The French policeman, left for dead by German football hooligans attending a World Cup match in Lens last year, sat through the proceedings in Essen stony-faced. He seemed to be in a world of his own. Asked afterwards if he was relieved to have seen his tormentors, he gently nodded his head.
The defendants cast sideways glances at him, but none dared look him in the eye, not even when they delivered their apologies, as instructed by their lawyers.
"Dear Mr Nivel, dear Mr Nivel," Frank Renger, 31, the oldest of the four, whimpered. "I kicked Mr Nivel twice and even today I can't explain why I did it. I am ashamed of what I have done to Mr Nivel and of the consequences for him, his wife and his family. I want to say I'm very sorry."

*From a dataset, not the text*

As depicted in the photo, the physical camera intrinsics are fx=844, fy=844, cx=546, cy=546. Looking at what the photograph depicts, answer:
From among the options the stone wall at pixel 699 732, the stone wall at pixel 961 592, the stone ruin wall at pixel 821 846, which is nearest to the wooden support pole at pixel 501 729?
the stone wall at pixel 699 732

Arno Reifschlager, 24, was also sorry, and one hopes not just because German law almost guarantees a substantially reduced sentence in exchange for the magic word. The two others, Christopher Rauch, 24, and Andre Zawacki, 28, are following a different defence strategy. They have opted to remain silent throughout the trial, which is likely to run until September.
It does not make any difference to the Nivel family. Laurette Nivel, who has nursed her husband back from coma to his semblance of life today, was untouched by the remorse on show. "I have heard their apologies but I cannot forgive them," she said. "My husband has suffered too much, our entire family has suffered too much. The pain will never go away."

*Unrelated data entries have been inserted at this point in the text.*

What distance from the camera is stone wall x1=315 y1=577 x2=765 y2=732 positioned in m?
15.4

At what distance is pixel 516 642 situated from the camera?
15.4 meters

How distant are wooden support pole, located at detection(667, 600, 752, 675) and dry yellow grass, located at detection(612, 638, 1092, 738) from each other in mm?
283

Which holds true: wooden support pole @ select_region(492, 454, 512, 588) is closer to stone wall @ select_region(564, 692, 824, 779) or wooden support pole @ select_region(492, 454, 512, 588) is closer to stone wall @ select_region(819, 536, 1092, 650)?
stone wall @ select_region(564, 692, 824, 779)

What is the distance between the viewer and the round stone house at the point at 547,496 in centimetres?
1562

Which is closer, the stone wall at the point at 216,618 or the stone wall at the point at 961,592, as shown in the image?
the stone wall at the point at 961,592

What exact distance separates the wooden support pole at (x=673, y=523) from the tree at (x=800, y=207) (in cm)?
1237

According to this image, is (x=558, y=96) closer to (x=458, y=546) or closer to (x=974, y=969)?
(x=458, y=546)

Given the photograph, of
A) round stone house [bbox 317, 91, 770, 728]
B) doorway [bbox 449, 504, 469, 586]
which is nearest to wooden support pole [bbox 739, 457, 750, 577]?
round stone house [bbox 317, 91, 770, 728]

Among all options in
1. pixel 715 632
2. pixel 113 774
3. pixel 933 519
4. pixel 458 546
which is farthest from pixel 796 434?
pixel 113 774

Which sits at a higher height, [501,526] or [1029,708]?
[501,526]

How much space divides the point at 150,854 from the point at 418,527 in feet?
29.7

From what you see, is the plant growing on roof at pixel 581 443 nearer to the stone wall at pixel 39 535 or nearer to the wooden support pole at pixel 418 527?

The couple insisted on going to the trial for at least one day, not so much to confront the assailants, but to demonstrate to the judges the effect of those few moments of brutality last summer. The court saw a broken man, limping and staring into the distance, his memories of that day wiped clean. Mrs Nivel had to speak for her husband. "They have taken away his freedom to live," she said.